Uyarı: Aşağıdaki makale agorafobi ve şiddet tasvirleri içermektedir.

Agorafobik filmler, en iyi ihtimalle izleyicilerini, kahramanlarının yaşadığı dış dünya korkusunu yaşatmaya, kapalı bir alana olan takıntıdan ve bu rahatlık bölgesinin kontrolleri dışındaki dış güçler tarafından tehlikeye atılmasından kaynaklanabilecek korkuyu gösterir.

Agorafobi Ne Demek?

Agorafobi, bir tür kaygı bozukluğudur. Agorafobisi olan bir kişi, bildiği veya güvenli olduğunu düşündüğü ortamlardan ayrılmaktan korkar.

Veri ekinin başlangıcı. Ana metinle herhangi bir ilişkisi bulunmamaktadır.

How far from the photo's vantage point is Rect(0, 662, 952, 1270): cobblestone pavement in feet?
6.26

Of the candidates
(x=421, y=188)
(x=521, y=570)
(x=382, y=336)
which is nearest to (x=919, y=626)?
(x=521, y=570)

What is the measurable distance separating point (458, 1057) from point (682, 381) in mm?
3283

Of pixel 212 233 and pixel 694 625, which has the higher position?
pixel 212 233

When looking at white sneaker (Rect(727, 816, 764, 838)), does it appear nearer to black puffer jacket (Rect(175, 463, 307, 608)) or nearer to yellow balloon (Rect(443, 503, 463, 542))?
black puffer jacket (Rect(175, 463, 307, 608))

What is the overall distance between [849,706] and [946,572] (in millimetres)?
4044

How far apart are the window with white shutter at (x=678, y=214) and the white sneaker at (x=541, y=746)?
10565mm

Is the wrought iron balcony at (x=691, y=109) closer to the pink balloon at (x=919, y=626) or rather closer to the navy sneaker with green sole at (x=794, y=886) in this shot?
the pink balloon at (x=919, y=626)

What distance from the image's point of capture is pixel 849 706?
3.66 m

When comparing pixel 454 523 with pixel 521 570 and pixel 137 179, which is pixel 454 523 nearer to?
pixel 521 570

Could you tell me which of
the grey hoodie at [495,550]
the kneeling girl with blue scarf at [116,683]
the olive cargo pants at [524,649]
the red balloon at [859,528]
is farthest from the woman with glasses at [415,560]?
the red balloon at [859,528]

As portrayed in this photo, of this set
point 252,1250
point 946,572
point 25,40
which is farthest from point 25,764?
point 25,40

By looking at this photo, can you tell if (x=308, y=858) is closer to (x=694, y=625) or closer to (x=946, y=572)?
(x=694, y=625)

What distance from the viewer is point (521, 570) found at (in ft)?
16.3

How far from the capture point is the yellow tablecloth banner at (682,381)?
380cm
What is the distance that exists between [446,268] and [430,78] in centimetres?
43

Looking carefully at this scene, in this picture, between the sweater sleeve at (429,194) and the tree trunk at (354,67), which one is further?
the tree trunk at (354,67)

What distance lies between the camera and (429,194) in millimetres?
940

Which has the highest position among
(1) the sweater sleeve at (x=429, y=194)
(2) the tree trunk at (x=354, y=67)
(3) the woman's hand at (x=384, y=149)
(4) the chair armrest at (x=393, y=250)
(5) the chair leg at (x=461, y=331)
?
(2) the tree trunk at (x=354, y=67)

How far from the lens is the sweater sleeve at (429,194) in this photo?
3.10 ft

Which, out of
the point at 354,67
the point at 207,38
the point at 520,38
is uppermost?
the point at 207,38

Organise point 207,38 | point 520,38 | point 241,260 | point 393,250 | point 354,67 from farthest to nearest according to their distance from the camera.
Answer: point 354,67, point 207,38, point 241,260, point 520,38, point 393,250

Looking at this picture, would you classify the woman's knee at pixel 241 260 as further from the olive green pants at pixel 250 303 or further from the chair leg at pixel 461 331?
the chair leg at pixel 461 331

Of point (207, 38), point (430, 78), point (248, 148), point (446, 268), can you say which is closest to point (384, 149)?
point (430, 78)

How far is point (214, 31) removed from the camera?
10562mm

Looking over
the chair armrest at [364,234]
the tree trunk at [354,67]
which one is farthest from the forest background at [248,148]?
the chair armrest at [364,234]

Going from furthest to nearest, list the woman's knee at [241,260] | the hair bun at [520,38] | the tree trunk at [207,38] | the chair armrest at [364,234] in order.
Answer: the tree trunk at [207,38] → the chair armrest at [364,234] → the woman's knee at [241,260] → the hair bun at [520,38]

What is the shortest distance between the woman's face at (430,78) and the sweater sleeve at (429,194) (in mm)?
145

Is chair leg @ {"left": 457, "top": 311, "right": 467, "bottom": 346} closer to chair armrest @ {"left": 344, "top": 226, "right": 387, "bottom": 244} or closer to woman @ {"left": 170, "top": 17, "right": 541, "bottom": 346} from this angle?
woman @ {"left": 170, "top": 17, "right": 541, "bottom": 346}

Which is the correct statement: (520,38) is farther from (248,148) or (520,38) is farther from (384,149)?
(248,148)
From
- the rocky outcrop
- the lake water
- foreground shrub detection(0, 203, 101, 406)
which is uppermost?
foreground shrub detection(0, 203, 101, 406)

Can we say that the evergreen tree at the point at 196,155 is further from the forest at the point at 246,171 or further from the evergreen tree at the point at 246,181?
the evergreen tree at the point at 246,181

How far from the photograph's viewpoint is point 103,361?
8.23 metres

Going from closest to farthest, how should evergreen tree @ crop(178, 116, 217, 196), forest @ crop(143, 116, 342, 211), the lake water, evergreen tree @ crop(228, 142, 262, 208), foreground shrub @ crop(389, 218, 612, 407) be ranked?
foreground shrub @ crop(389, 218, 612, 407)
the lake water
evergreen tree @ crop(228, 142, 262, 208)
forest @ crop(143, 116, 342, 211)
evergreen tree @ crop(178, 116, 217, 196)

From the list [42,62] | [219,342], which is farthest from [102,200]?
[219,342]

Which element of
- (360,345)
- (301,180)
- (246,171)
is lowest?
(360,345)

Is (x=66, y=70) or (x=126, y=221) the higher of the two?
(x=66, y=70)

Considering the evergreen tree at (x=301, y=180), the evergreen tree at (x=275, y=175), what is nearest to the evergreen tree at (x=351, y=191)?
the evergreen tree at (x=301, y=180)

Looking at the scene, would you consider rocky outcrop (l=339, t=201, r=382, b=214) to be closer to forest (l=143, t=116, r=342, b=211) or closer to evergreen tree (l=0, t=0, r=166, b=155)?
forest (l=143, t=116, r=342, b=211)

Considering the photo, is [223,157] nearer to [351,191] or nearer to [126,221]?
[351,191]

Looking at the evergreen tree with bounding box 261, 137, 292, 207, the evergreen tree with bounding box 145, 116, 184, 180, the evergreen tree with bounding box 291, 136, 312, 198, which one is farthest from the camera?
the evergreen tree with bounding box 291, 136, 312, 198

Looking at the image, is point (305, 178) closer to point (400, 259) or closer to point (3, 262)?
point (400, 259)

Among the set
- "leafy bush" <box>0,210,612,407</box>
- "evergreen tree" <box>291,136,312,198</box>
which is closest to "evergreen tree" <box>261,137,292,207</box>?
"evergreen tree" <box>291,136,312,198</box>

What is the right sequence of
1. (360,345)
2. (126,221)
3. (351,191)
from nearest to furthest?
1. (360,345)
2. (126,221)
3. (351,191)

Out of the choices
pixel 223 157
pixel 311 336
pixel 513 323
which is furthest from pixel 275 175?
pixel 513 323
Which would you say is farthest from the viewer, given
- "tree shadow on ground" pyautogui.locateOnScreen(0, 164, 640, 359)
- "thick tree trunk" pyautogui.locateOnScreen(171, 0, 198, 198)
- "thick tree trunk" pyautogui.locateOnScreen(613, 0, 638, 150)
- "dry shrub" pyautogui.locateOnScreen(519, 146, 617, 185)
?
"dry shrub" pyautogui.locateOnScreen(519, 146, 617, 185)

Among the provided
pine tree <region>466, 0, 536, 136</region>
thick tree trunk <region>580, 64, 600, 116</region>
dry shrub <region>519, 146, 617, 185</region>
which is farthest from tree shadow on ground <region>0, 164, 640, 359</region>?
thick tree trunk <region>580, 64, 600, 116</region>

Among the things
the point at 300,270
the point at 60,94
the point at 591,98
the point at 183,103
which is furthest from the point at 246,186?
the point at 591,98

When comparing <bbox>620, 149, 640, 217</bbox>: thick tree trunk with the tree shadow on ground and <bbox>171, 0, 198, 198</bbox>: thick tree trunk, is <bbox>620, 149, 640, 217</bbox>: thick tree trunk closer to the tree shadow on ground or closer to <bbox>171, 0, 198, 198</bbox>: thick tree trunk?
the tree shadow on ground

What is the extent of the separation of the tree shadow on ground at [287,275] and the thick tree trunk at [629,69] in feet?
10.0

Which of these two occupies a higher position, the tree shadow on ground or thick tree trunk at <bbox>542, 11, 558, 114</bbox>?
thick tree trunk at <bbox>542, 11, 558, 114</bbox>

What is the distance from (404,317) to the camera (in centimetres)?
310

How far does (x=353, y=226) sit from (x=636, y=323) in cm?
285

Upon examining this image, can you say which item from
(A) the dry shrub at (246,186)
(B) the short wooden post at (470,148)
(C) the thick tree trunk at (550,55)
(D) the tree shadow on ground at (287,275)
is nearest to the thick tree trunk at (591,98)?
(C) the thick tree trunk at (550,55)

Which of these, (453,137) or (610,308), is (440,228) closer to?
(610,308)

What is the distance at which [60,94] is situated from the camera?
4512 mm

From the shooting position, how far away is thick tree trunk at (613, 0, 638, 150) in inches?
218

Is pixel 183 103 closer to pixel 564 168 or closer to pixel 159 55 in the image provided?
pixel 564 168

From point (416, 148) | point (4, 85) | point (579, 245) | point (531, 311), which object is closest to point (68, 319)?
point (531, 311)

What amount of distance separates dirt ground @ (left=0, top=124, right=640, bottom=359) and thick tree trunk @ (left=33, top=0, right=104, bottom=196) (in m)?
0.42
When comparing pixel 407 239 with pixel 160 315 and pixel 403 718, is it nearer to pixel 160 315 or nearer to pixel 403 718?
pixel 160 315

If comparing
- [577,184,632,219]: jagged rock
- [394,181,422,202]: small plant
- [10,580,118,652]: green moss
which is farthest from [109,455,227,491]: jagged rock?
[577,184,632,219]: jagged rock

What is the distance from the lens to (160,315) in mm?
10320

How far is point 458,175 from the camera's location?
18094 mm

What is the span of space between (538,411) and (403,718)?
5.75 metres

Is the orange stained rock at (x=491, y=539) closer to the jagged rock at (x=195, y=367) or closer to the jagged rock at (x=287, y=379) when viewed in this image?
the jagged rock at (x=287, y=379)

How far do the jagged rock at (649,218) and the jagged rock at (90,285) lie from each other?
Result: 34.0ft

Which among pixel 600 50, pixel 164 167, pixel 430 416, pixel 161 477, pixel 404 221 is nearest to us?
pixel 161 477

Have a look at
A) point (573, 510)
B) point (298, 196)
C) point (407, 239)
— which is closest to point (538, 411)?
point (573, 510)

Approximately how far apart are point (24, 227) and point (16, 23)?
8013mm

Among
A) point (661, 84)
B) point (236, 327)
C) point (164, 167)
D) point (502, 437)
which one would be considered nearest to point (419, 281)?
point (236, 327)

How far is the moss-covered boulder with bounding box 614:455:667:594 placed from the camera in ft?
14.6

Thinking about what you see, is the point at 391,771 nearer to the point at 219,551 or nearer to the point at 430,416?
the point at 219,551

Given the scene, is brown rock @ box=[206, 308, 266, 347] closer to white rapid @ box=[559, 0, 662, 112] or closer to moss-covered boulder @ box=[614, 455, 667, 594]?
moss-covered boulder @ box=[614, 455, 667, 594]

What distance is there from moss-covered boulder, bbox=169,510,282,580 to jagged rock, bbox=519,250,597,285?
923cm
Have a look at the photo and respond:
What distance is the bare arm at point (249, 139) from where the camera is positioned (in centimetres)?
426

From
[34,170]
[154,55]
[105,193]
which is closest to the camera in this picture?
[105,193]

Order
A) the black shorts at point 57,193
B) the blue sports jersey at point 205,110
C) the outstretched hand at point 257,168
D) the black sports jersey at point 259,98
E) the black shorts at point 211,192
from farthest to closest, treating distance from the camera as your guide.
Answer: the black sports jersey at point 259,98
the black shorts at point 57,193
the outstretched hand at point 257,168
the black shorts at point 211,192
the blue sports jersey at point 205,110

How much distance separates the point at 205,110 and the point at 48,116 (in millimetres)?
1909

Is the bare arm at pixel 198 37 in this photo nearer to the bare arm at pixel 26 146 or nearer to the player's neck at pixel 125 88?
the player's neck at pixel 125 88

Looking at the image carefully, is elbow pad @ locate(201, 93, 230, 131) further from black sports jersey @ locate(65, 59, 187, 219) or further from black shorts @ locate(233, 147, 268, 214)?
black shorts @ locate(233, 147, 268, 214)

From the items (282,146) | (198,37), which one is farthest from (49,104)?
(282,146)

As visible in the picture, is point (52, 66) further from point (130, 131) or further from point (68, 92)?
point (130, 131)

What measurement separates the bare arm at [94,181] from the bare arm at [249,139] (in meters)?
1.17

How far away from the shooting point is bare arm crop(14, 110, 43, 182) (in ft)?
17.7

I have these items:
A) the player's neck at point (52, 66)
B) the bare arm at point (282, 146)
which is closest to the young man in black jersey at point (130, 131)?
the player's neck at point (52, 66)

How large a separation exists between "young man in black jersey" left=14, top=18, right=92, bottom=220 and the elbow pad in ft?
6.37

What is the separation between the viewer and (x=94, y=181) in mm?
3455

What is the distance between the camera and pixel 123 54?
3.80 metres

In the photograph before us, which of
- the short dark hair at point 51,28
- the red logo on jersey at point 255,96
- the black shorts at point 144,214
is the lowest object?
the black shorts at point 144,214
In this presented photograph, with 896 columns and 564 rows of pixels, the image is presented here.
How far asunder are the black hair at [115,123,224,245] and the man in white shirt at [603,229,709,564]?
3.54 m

Agorafobili kişiler, şiddetli vakalarda evini tek güvenli ortam olarak görür; günlerce, aylarca hatta yıllarca evlerinden çıkmaktan kaçınabilirler. Kelimenin anlamını öğrendiğimize göre filmlere bir göz atalım.


The Invisible Man (2020)

Klasik bilimkurgu romanı the Invisible Man’in son filminde Elisabeth Moss, ortağı Adrian Griffin’in pençelerinden kaçtıktan sonra evinden ayrılmaktan korkan bir kadın olan Cecilia Kass olarak rolünü sergiler. Ana karakterin paranoyası, Griffin’in ona işkence etmek, gaz yakmak ve hatta cinayetle suçlamak için görünmezlik teknolojisini kullandığını öğrendiğinde gerçeğe dönüşür.

Agorafobik bir karakter, görünmez kötünün mükemmel bir karşılığıdır. Gölgelerde gizlenen görünmeyen bir düşmanın korkusu hem korku türü hem de birçok fobileri tetikler.

The Falling (2014)

Florence Pugh’un harika performansını gösterdiği The Falling’de, 1960 yılları sırasında gizemli bir bayılma hastalığı olan kız öğrenci Abbie olarak rol alıyor. Aynı zamanda film, en iyi arkadaşı Lydia, doğaüstü eğilimli kardeşi ve agorafobik kuaför annesi de dahil olmak üzere karışık ilişkileri konu alır.

The Last Days (2013)

Bu İspanyol gerilim filmi korkudan çok bilimkurguya dayanıyor, ancak benzersiz öncü tarafı ve güncel olaylarla bağlantısı onu yeterince korkutucu kılıyor. The Last Days, hastaların odalarından dışarı çıkmaya zorlandıklarında ölümcül şok yaşamalarına neden olan bir akut agorafobi salgını sonrasını anlatıyor.

The Lodgers (2017)

Lodgers, günlerini eski aile mülklerinde manastırda geçiren bir çift kardeşi konu alan bir film. Uğursuz, hayaletimsi bir varlık (İlk kiracılar), İkizlere bir dizi kural koymaya zorlar, bu da onları gün geçtikçe eve bağlar. 92 dakika süren bu yapım hayranların gözünde oldukça tempolu.

The Wolf Hour (2019)

Bu filmlerden bazıları agorafobiyi uç noktasından ele alır, ama bu filmde öyle değil. Ana karkaterimiz New York’taki dairesinde kapalıyken zaman geçtikçe gerçeklik kavramını kaybeder. Algılanan tehdidinin görünmeyen doğası ve oluşturduğu kaotik gerçek filmi ateşli bir seviyeye çıkarmayı başarıyor. Rotten Tomatoes’da %50’lik bir payla taraflar kutuplaşmış durumda, ancak içselliği ve Watts’ın abartısız performansı sayesinde, gerçekten agorafobi yaşayanlar için özellikle ilişkilendirilebilir bir yapım olabilir.